Pernyataan ini disampaikan oleh Bapak Oktavianus dalam sambutannya ketika membuka kegiatan Pelatihan Fasilitator Kecamatan tentang Fasilitasi Pengembangan Perencanaan Penghidupan Berkelanjutan Desa di Kabupaten Sumba Barat Daya, Provinsi Nusa Tenggara Timur. Kegiatan ini difasilitasi oleh Program Pengembangan Penghidupan Masyarakat Yang Inklusif di Pedesaan Kawasan Indonesia Timur (BangKIT) melalui Yayasan BaKTI. Program BangKIT adalah program yang bertujuan untuk meningkatkan akses peluang penghidupan bagi masyarakat yang rentan terhadap kemiskinan dan kerawanan pangan di desa sasaran Provinsi Maluku dan Nusa Tenggara Timur, melalui pengembangan perencanaan penghidupan yang inklusif dan berbasis masyarakat, digabungkan dengan penguatan kerja sama di tingkat lokal untuk mendukung inisiatif penghidupan yang dimotori oleh masyarakat.
Perencanaan penghidupan berkelanjutan
Lima puluh satu persen dari dari 13.232 desa tertinggal di Indonesia berada di Kawasan Timur Indonesia (KTI). Masyarakat di wilayah timur Indonesia ini umumnya lebih terpencil dan kurang memiliki peluang untuk memperoleh penghasilan alternatif. Mereka lebih bergantung pada mata pencaharian berbasis sumber daya alam dan lebih rentan terhadap guncangan iklim. Sementara itu, mereka umumnya memiliki adaptasi yang lemah terhadap guncangan penghidupan yang disebabkan oleh iklim.
Salah satu wilayah di kawasan timur Indonesia ini adalah Kabupaten Sumba Barat Daya (SBD), Provinsi Nusa Tenggara Timur. Kabupaten SBD merupakan wilayah dengan potensi pertanian dan perikanan, sumber penghidupan yang sangat bergantung pada kondisi alam.

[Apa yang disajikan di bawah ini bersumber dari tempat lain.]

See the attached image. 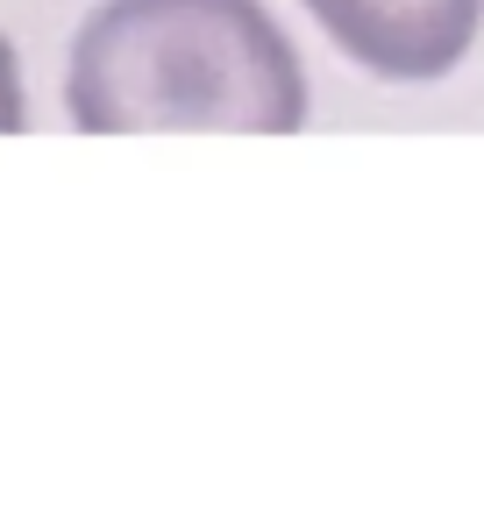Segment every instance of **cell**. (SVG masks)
<instances>
[{
	"instance_id": "obj_1",
	"label": "cell",
	"mask_w": 484,
	"mask_h": 512,
	"mask_svg": "<svg viewBox=\"0 0 484 512\" xmlns=\"http://www.w3.org/2000/svg\"><path fill=\"white\" fill-rule=\"evenodd\" d=\"M65 107L86 136H292L307 121V72L264 0H107L72 43Z\"/></svg>"
},
{
	"instance_id": "obj_2",
	"label": "cell",
	"mask_w": 484,
	"mask_h": 512,
	"mask_svg": "<svg viewBox=\"0 0 484 512\" xmlns=\"http://www.w3.org/2000/svg\"><path fill=\"white\" fill-rule=\"evenodd\" d=\"M307 8L342 57L406 86L442 79L484 22V0H307Z\"/></svg>"
},
{
	"instance_id": "obj_3",
	"label": "cell",
	"mask_w": 484,
	"mask_h": 512,
	"mask_svg": "<svg viewBox=\"0 0 484 512\" xmlns=\"http://www.w3.org/2000/svg\"><path fill=\"white\" fill-rule=\"evenodd\" d=\"M29 128V107H22V72H15V50L0 36V136H22Z\"/></svg>"
}]
</instances>
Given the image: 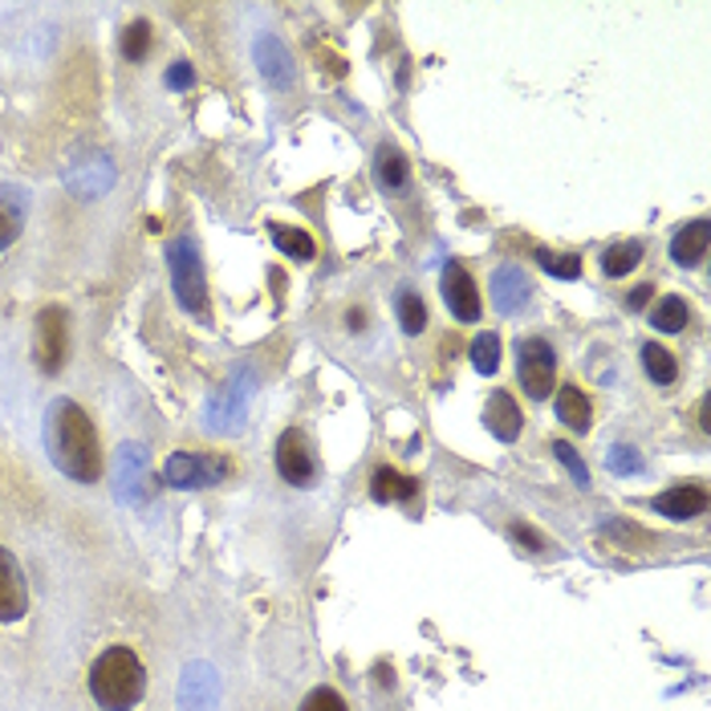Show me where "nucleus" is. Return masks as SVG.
<instances>
[{
  "label": "nucleus",
  "mask_w": 711,
  "mask_h": 711,
  "mask_svg": "<svg viewBox=\"0 0 711 711\" xmlns=\"http://www.w3.org/2000/svg\"><path fill=\"white\" fill-rule=\"evenodd\" d=\"M46 448L61 475H70L78 484H98L102 475L98 431L73 399H53V407L46 411Z\"/></svg>",
  "instance_id": "f257e3e1"
},
{
  "label": "nucleus",
  "mask_w": 711,
  "mask_h": 711,
  "mask_svg": "<svg viewBox=\"0 0 711 711\" xmlns=\"http://www.w3.org/2000/svg\"><path fill=\"white\" fill-rule=\"evenodd\" d=\"M86 683L102 711H134L147 695V667L131 647H110L94 659Z\"/></svg>",
  "instance_id": "f03ea898"
},
{
  "label": "nucleus",
  "mask_w": 711,
  "mask_h": 711,
  "mask_svg": "<svg viewBox=\"0 0 711 711\" xmlns=\"http://www.w3.org/2000/svg\"><path fill=\"white\" fill-rule=\"evenodd\" d=\"M167 269H171V284H176L179 306L188 309L191 318L208 321V281H203L200 244L191 237H176L167 244Z\"/></svg>",
  "instance_id": "7ed1b4c3"
},
{
  "label": "nucleus",
  "mask_w": 711,
  "mask_h": 711,
  "mask_svg": "<svg viewBox=\"0 0 711 711\" xmlns=\"http://www.w3.org/2000/svg\"><path fill=\"white\" fill-rule=\"evenodd\" d=\"M517 374L529 399H549L553 394V379H558V354L545 338H524L517 346Z\"/></svg>",
  "instance_id": "20e7f679"
},
{
  "label": "nucleus",
  "mask_w": 711,
  "mask_h": 711,
  "mask_svg": "<svg viewBox=\"0 0 711 711\" xmlns=\"http://www.w3.org/2000/svg\"><path fill=\"white\" fill-rule=\"evenodd\" d=\"M66 309L46 306L37 313V330H33V358L46 374H58L66 367V354H70V326H66Z\"/></svg>",
  "instance_id": "39448f33"
},
{
  "label": "nucleus",
  "mask_w": 711,
  "mask_h": 711,
  "mask_svg": "<svg viewBox=\"0 0 711 711\" xmlns=\"http://www.w3.org/2000/svg\"><path fill=\"white\" fill-rule=\"evenodd\" d=\"M228 472H232V463H228L224 455H191V451H176V455L167 460V468H163L167 484L183 488V492H191V488L220 484Z\"/></svg>",
  "instance_id": "423d86ee"
},
{
  "label": "nucleus",
  "mask_w": 711,
  "mask_h": 711,
  "mask_svg": "<svg viewBox=\"0 0 711 711\" xmlns=\"http://www.w3.org/2000/svg\"><path fill=\"white\" fill-rule=\"evenodd\" d=\"M249 399H252L249 374L240 370V382H224L220 394L208 403V431H216V435L240 431V427H244V415H249Z\"/></svg>",
  "instance_id": "0eeeda50"
},
{
  "label": "nucleus",
  "mask_w": 711,
  "mask_h": 711,
  "mask_svg": "<svg viewBox=\"0 0 711 711\" xmlns=\"http://www.w3.org/2000/svg\"><path fill=\"white\" fill-rule=\"evenodd\" d=\"M277 472H281L284 484H297L306 488L313 484V475H318V460H313V451H309V439L289 427L281 439H277Z\"/></svg>",
  "instance_id": "6e6552de"
},
{
  "label": "nucleus",
  "mask_w": 711,
  "mask_h": 711,
  "mask_svg": "<svg viewBox=\"0 0 711 711\" xmlns=\"http://www.w3.org/2000/svg\"><path fill=\"white\" fill-rule=\"evenodd\" d=\"M114 492H119L122 504H142L151 497V475H147V448L142 443H127L119 451V463H114Z\"/></svg>",
  "instance_id": "1a4fd4ad"
},
{
  "label": "nucleus",
  "mask_w": 711,
  "mask_h": 711,
  "mask_svg": "<svg viewBox=\"0 0 711 711\" xmlns=\"http://www.w3.org/2000/svg\"><path fill=\"white\" fill-rule=\"evenodd\" d=\"M443 301L455 321H480V293L463 264H443Z\"/></svg>",
  "instance_id": "9d476101"
},
{
  "label": "nucleus",
  "mask_w": 711,
  "mask_h": 711,
  "mask_svg": "<svg viewBox=\"0 0 711 711\" xmlns=\"http://www.w3.org/2000/svg\"><path fill=\"white\" fill-rule=\"evenodd\" d=\"M29 610V585H24L21 561L9 549H0V622H17Z\"/></svg>",
  "instance_id": "9b49d317"
},
{
  "label": "nucleus",
  "mask_w": 711,
  "mask_h": 711,
  "mask_svg": "<svg viewBox=\"0 0 711 711\" xmlns=\"http://www.w3.org/2000/svg\"><path fill=\"white\" fill-rule=\"evenodd\" d=\"M488 289H492V306H497L500 313H521V309L529 306V297H533V281L524 277L521 264H500Z\"/></svg>",
  "instance_id": "f8f14e48"
},
{
  "label": "nucleus",
  "mask_w": 711,
  "mask_h": 711,
  "mask_svg": "<svg viewBox=\"0 0 711 711\" xmlns=\"http://www.w3.org/2000/svg\"><path fill=\"white\" fill-rule=\"evenodd\" d=\"M29 220V191L17 183H0V252L12 249Z\"/></svg>",
  "instance_id": "ddd939ff"
},
{
  "label": "nucleus",
  "mask_w": 711,
  "mask_h": 711,
  "mask_svg": "<svg viewBox=\"0 0 711 711\" xmlns=\"http://www.w3.org/2000/svg\"><path fill=\"white\" fill-rule=\"evenodd\" d=\"M257 70H261L264 82L277 86V90H289V86H293V78H297L289 49H284L273 33H264L261 41H257Z\"/></svg>",
  "instance_id": "4468645a"
},
{
  "label": "nucleus",
  "mask_w": 711,
  "mask_h": 711,
  "mask_svg": "<svg viewBox=\"0 0 711 711\" xmlns=\"http://www.w3.org/2000/svg\"><path fill=\"white\" fill-rule=\"evenodd\" d=\"M651 509L659 512V517H667V521H691V517H703L708 492H703L700 484H679L671 488V492H663V497H654Z\"/></svg>",
  "instance_id": "2eb2a0df"
},
{
  "label": "nucleus",
  "mask_w": 711,
  "mask_h": 711,
  "mask_svg": "<svg viewBox=\"0 0 711 711\" xmlns=\"http://www.w3.org/2000/svg\"><path fill=\"white\" fill-rule=\"evenodd\" d=\"M216 691H220V683H216L212 667H203V663L188 667V671H183V688H179V708L183 711H212Z\"/></svg>",
  "instance_id": "dca6fc26"
},
{
  "label": "nucleus",
  "mask_w": 711,
  "mask_h": 711,
  "mask_svg": "<svg viewBox=\"0 0 711 711\" xmlns=\"http://www.w3.org/2000/svg\"><path fill=\"white\" fill-rule=\"evenodd\" d=\"M484 423L500 443H512V439L521 435L524 415H521V407H517V399H512L509 391H492V399H488V407H484Z\"/></svg>",
  "instance_id": "f3484780"
},
{
  "label": "nucleus",
  "mask_w": 711,
  "mask_h": 711,
  "mask_svg": "<svg viewBox=\"0 0 711 711\" xmlns=\"http://www.w3.org/2000/svg\"><path fill=\"white\" fill-rule=\"evenodd\" d=\"M708 244H711L708 220H691V224H683V232L671 240V261H675L679 269H695V264L708 257Z\"/></svg>",
  "instance_id": "a211bd4d"
},
{
  "label": "nucleus",
  "mask_w": 711,
  "mask_h": 711,
  "mask_svg": "<svg viewBox=\"0 0 711 711\" xmlns=\"http://www.w3.org/2000/svg\"><path fill=\"white\" fill-rule=\"evenodd\" d=\"M558 415L569 431H581V435H585L590 423H593V407H590V399H585V391H578V387H561L558 391Z\"/></svg>",
  "instance_id": "6ab92c4d"
},
{
  "label": "nucleus",
  "mask_w": 711,
  "mask_h": 711,
  "mask_svg": "<svg viewBox=\"0 0 711 711\" xmlns=\"http://www.w3.org/2000/svg\"><path fill=\"white\" fill-rule=\"evenodd\" d=\"M370 497L379 500V504L411 500V497H415V480H407V475L394 472V468H379V472H374V480H370Z\"/></svg>",
  "instance_id": "aec40b11"
},
{
  "label": "nucleus",
  "mask_w": 711,
  "mask_h": 711,
  "mask_svg": "<svg viewBox=\"0 0 711 711\" xmlns=\"http://www.w3.org/2000/svg\"><path fill=\"white\" fill-rule=\"evenodd\" d=\"M642 370H647V374H651L659 387H671V382L679 379L675 354H671V350H663V346H654V342L642 346Z\"/></svg>",
  "instance_id": "412c9836"
},
{
  "label": "nucleus",
  "mask_w": 711,
  "mask_h": 711,
  "mask_svg": "<svg viewBox=\"0 0 711 711\" xmlns=\"http://www.w3.org/2000/svg\"><path fill=\"white\" fill-rule=\"evenodd\" d=\"M374 176L387 191H403L407 188V159L394 147H379V159H374Z\"/></svg>",
  "instance_id": "4be33fe9"
},
{
  "label": "nucleus",
  "mask_w": 711,
  "mask_h": 711,
  "mask_svg": "<svg viewBox=\"0 0 711 711\" xmlns=\"http://www.w3.org/2000/svg\"><path fill=\"white\" fill-rule=\"evenodd\" d=\"M639 261H642V244H639V240H622V244H610V249H605L602 273L605 277H627Z\"/></svg>",
  "instance_id": "5701e85b"
},
{
  "label": "nucleus",
  "mask_w": 711,
  "mask_h": 711,
  "mask_svg": "<svg viewBox=\"0 0 711 711\" xmlns=\"http://www.w3.org/2000/svg\"><path fill=\"white\" fill-rule=\"evenodd\" d=\"M688 318H691V309H688L683 297H663L651 313V326L654 330H663V333H679L683 326H688Z\"/></svg>",
  "instance_id": "b1692460"
},
{
  "label": "nucleus",
  "mask_w": 711,
  "mask_h": 711,
  "mask_svg": "<svg viewBox=\"0 0 711 711\" xmlns=\"http://www.w3.org/2000/svg\"><path fill=\"white\" fill-rule=\"evenodd\" d=\"M273 244L284 252V257H293V261H313V240L301 232V228H273Z\"/></svg>",
  "instance_id": "393cba45"
},
{
  "label": "nucleus",
  "mask_w": 711,
  "mask_h": 711,
  "mask_svg": "<svg viewBox=\"0 0 711 711\" xmlns=\"http://www.w3.org/2000/svg\"><path fill=\"white\" fill-rule=\"evenodd\" d=\"M472 367L480 370V374H497V370H500V338L492 330L475 333V342H472Z\"/></svg>",
  "instance_id": "a878e982"
},
{
  "label": "nucleus",
  "mask_w": 711,
  "mask_h": 711,
  "mask_svg": "<svg viewBox=\"0 0 711 711\" xmlns=\"http://www.w3.org/2000/svg\"><path fill=\"white\" fill-rule=\"evenodd\" d=\"M553 455H558V463H565V472L573 475V484L578 488H590V468H585V460H581L578 451H573V443H565V439H553Z\"/></svg>",
  "instance_id": "bb28decb"
},
{
  "label": "nucleus",
  "mask_w": 711,
  "mask_h": 711,
  "mask_svg": "<svg viewBox=\"0 0 711 711\" xmlns=\"http://www.w3.org/2000/svg\"><path fill=\"white\" fill-rule=\"evenodd\" d=\"M147 49H151V24H147V21L127 24V33H122V58L142 61V58H147Z\"/></svg>",
  "instance_id": "cd10ccee"
},
{
  "label": "nucleus",
  "mask_w": 711,
  "mask_h": 711,
  "mask_svg": "<svg viewBox=\"0 0 711 711\" xmlns=\"http://www.w3.org/2000/svg\"><path fill=\"white\" fill-rule=\"evenodd\" d=\"M605 468L614 475H639L642 472V455L630 443H618V448L605 451Z\"/></svg>",
  "instance_id": "c85d7f7f"
},
{
  "label": "nucleus",
  "mask_w": 711,
  "mask_h": 711,
  "mask_svg": "<svg viewBox=\"0 0 711 711\" xmlns=\"http://www.w3.org/2000/svg\"><path fill=\"white\" fill-rule=\"evenodd\" d=\"M399 321H403V333H423V326H427L423 297H415V293L399 297Z\"/></svg>",
  "instance_id": "c756f323"
},
{
  "label": "nucleus",
  "mask_w": 711,
  "mask_h": 711,
  "mask_svg": "<svg viewBox=\"0 0 711 711\" xmlns=\"http://www.w3.org/2000/svg\"><path fill=\"white\" fill-rule=\"evenodd\" d=\"M537 261H541L545 273L561 277V281H578L581 273V261L578 257H565V252H537Z\"/></svg>",
  "instance_id": "7c9ffc66"
},
{
  "label": "nucleus",
  "mask_w": 711,
  "mask_h": 711,
  "mask_svg": "<svg viewBox=\"0 0 711 711\" xmlns=\"http://www.w3.org/2000/svg\"><path fill=\"white\" fill-rule=\"evenodd\" d=\"M301 711H346V700L333 688H313L301 700Z\"/></svg>",
  "instance_id": "2f4dec72"
},
{
  "label": "nucleus",
  "mask_w": 711,
  "mask_h": 711,
  "mask_svg": "<svg viewBox=\"0 0 711 711\" xmlns=\"http://www.w3.org/2000/svg\"><path fill=\"white\" fill-rule=\"evenodd\" d=\"M167 86H171V90H188V86H196V70H191L188 61H176V66L167 70Z\"/></svg>",
  "instance_id": "473e14b6"
},
{
  "label": "nucleus",
  "mask_w": 711,
  "mask_h": 711,
  "mask_svg": "<svg viewBox=\"0 0 711 711\" xmlns=\"http://www.w3.org/2000/svg\"><path fill=\"white\" fill-rule=\"evenodd\" d=\"M509 533H512V541H517V545H529V553H541V549H545V541H541V537H537L529 524H512Z\"/></svg>",
  "instance_id": "72a5a7b5"
},
{
  "label": "nucleus",
  "mask_w": 711,
  "mask_h": 711,
  "mask_svg": "<svg viewBox=\"0 0 711 711\" xmlns=\"http://www.w3.org/2000/svg\"><path fill=\"white\" fill-rule=\"evenodd\" d=\"M647 301H651V284H639V289H634V293L627 297V306H630V309H642Z\"/></svg>",
  "instance_id": "f704fd0d"
}]
</instances>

Penghidupan sendiri dapat dimaknai sebagai segala hal yang kita lakukan untuk bertahan hidup atau meningkatkan kualitas hidup kita dan keluarga, dengan mengelola aset yang dimiliki atau aset yang bisa diakses. Merencanakan Peningkatan Penghidupan di desa sendiri berarti merencanakan pengelolaan berbagai aset yang tersedia/bisa diakses masyarakat desa bagi kehidupan dan kesejahteraan yang berkelanjutan. Dengan demikian, upaya meningkatkan penghidupan masyarakat mesti dimulai dari perencanaan yang sesuai dengan kebutuhan masyarakat.
Perencanaan penghidupan berkelanjutan ini hendaknya menjadi bagian dari proses perencanaan pembangunan desa. Pada satu sisi pemerintah desa menjadi penanggung-jawab dalam menyiapkan dokumen perencanaan pembangunan desa, namun masyarakat yang menjadi penerima manfaat dari pelaksanaan pembangunan penting untuk dilibatkan agar bisa mengidentifikasi permasalahan dan kebutuhan secara akurat.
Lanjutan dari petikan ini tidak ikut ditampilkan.